DIPA2: An Image Dataset with Cross-cultural Privacy Perception Annotations

The world today is increasingly visual. Many of the most popular online social networking services are largely powered by images, making image privacy protection a critical research topic in the fields of ubiquitous computing, usable security, and human-computer interaction (HCI). One topical issue is understanding privacy-threatening content in images that are shared online. This dataset article introduces DIPA2, an open-sourced image dataset that offers object-level annotations with high-level reasoning properties to show perceptions of privacy among different cultures. DIPA2 provides 5,897 annotations describing perceived privacy risks of 3,347 objects in 1,304 images. The annotations contain the type of the object and four additional privacy metrics: 1) information type indicating what kind of information may leak if the image containing the object is shared, 2) a 7-point Likert item estimating the perceived severity of privacy leakages, and 3) intended recipient scopes when annotators assume they are either image owners or allowing others to repost the image.
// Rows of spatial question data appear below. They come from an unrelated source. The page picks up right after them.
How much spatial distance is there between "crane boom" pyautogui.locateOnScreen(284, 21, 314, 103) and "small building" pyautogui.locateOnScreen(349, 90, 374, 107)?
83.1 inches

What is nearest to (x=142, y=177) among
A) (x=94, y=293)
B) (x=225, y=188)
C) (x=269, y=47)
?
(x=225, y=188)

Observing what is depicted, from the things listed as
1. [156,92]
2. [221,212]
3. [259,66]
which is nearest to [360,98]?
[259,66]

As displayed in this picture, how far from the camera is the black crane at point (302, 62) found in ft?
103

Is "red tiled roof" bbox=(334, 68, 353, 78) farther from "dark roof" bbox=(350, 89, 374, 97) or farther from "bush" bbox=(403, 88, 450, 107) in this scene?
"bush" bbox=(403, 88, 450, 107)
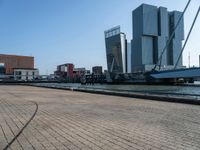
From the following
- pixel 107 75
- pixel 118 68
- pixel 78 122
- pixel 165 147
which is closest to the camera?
pixel 165 147

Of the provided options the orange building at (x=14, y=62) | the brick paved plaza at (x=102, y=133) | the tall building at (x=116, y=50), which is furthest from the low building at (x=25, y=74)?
the brick paved plaza at (x=102, y=133)

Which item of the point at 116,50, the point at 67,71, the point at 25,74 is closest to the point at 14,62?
the point at 25,74

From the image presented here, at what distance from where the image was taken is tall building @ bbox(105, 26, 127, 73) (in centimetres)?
12500

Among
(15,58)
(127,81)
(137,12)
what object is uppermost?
(137,12)

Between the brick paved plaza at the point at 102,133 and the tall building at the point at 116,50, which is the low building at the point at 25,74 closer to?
the tall building at the point at 116,50

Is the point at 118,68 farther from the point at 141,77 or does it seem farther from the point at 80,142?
the point at 80,142

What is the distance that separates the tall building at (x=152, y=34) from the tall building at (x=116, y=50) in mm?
5571

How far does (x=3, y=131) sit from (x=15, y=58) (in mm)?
135921

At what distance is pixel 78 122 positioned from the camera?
23.7 ft

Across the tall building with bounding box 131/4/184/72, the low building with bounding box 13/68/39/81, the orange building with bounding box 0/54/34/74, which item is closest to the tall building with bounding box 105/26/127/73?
the tall building with bounding box 131/4/184/72

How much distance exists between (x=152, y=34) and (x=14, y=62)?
70342 millimetres

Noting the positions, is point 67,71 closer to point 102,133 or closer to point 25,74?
point 25,74

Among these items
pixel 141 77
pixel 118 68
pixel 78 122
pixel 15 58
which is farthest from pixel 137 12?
pixel 78 122

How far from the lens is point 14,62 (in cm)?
13500
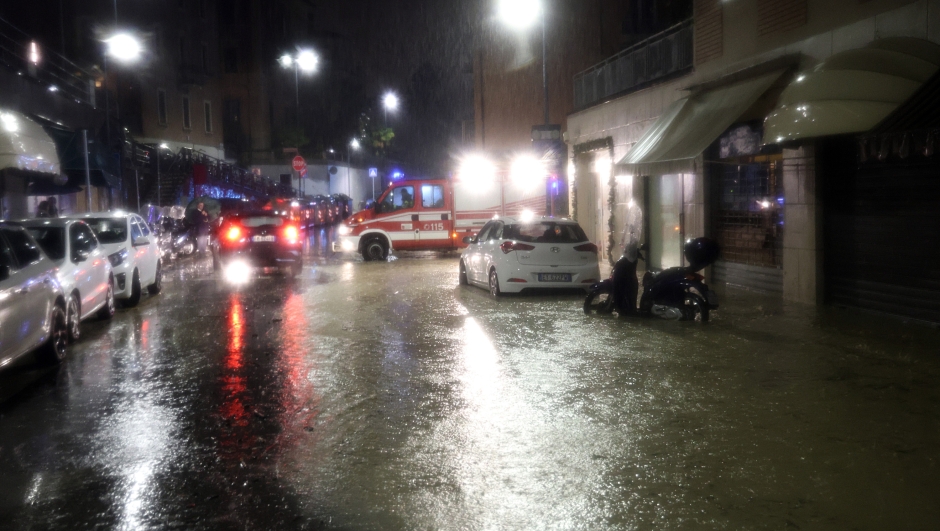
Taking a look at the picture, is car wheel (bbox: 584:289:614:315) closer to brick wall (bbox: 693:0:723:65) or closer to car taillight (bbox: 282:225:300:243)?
brick wall (bbox: 693:0:723:65)

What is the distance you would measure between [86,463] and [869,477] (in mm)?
5115

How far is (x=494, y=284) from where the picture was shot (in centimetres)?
1612

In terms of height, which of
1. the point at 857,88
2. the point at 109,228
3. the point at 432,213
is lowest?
the point at 109,228

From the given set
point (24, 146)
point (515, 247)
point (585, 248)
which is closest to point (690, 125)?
point (585, 248)

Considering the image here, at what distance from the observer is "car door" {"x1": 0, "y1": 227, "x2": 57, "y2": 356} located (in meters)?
8.68

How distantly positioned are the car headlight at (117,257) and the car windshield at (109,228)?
0.75m

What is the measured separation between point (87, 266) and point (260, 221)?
8522 millimetres

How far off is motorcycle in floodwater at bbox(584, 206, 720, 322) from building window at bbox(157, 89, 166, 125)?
134ft

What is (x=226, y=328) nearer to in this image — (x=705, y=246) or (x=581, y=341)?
(x=581, y=341)

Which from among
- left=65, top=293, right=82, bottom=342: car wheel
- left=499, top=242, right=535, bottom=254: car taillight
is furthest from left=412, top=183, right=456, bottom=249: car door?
left=65, top=293, right=82, bottom=342: car wheel

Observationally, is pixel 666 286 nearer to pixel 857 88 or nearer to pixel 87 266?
pixel 857 88

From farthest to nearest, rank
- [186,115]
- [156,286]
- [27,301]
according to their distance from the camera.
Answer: [186,115]
[156,286]
[27,301]

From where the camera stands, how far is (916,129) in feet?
33.1

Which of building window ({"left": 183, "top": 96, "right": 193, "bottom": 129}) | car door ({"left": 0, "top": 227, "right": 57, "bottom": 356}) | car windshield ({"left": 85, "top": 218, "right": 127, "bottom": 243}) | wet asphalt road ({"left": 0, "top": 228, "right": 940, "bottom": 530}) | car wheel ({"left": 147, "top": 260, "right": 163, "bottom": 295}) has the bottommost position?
wet asphalt road ({"left": 0, "top": 228, "right": 940, "bottom": 530})
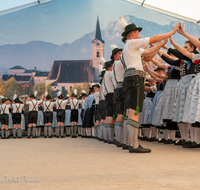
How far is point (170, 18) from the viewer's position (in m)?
17.5

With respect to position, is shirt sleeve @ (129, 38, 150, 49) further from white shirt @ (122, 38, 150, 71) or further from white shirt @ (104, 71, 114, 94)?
white shirt @ (104, 71, 114, 94)

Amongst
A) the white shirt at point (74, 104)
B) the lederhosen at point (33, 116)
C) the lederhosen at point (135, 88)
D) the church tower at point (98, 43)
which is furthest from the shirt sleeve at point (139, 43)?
the church tower at point (98, 43)

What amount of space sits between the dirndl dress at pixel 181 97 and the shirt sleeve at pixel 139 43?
4.29ft

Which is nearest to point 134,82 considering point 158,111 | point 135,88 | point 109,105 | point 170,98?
point 135,88

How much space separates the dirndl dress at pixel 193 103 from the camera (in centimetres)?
416

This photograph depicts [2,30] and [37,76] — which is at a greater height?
[2,30]

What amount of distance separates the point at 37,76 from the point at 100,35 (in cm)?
738

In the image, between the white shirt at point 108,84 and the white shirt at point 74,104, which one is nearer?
the white shirt at point 108,84

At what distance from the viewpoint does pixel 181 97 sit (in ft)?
15.6

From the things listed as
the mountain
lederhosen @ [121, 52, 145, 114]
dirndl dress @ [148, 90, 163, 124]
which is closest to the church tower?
the mountain

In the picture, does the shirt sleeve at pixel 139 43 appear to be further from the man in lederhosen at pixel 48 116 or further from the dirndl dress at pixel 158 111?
the man in lederhosen at pixel 48 116

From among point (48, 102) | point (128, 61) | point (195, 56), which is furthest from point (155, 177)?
point (48, 102)

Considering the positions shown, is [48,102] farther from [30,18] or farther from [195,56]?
[30,18]

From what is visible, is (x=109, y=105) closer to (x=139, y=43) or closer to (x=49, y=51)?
(x=139, y=43)
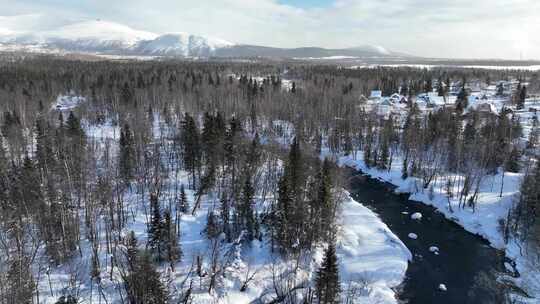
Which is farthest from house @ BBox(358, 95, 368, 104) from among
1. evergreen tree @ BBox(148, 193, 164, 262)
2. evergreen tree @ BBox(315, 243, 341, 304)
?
evergreen tree @ BBox(315, 243, 341, 304)

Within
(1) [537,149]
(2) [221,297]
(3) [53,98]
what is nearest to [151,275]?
(2) [221,297]

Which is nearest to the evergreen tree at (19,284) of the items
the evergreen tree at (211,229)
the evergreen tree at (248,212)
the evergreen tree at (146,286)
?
the evergreen tree at (146,286)

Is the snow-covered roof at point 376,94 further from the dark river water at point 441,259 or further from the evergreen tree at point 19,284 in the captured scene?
the evergreen tree at point 19,284

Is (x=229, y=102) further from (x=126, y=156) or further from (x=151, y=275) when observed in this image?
(x=151, y=275)

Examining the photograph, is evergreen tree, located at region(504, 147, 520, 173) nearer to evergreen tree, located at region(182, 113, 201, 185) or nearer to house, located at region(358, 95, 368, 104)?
evergreen tree, located at region(182, 113, 201, 185)

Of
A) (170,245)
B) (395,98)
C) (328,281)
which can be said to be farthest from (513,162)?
(395,98)

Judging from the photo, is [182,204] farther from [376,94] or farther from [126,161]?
[376,94]
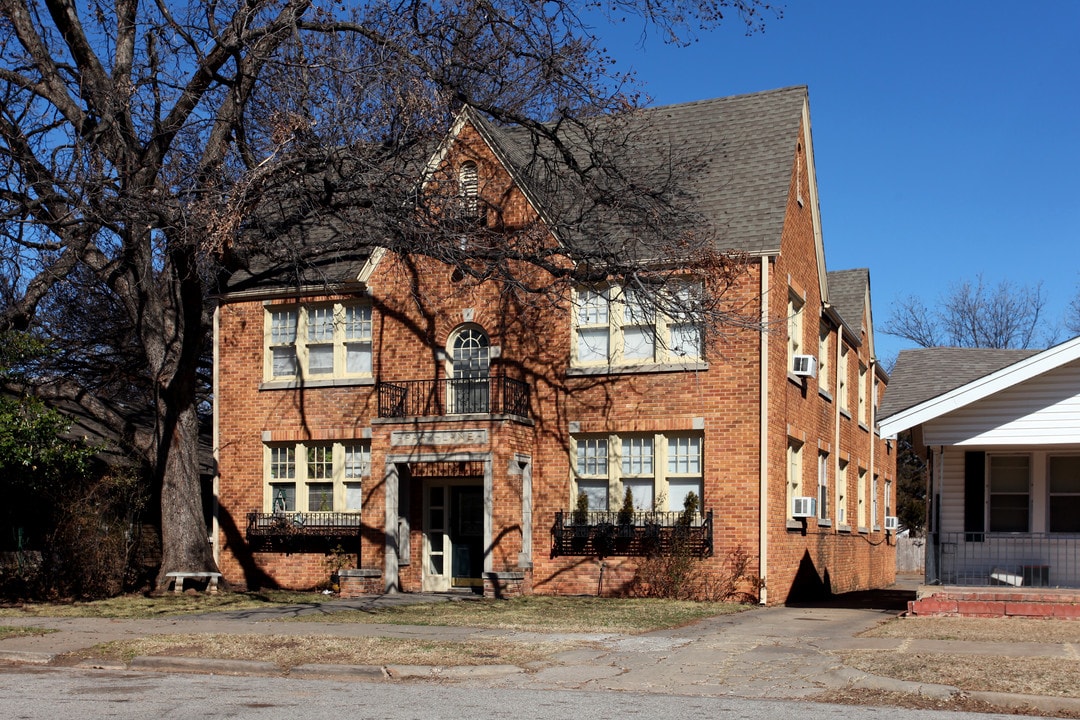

Our dataset contains unique data from two cultures: We recruited annotators from both Japan and the U.K. to demonstrate the impact of culture on object-level privacy perceptions. In this paper, we first illustrate how we designed and performed the construction of DIPA2, along with data analysis of the collected annotations. Second, we provide two machine-learning baselines to demonstrate how DIPA2 challenges the current image privacy recognition task. DIPA2 facilitates various types of research on image privacy, including machine learning methods inferring privacy threats in complex scenarios, quantitative analysis of cultural influences on privacy preferences, understanding of image sharing behaviors, and promotion of cyber hygiene for general user populations.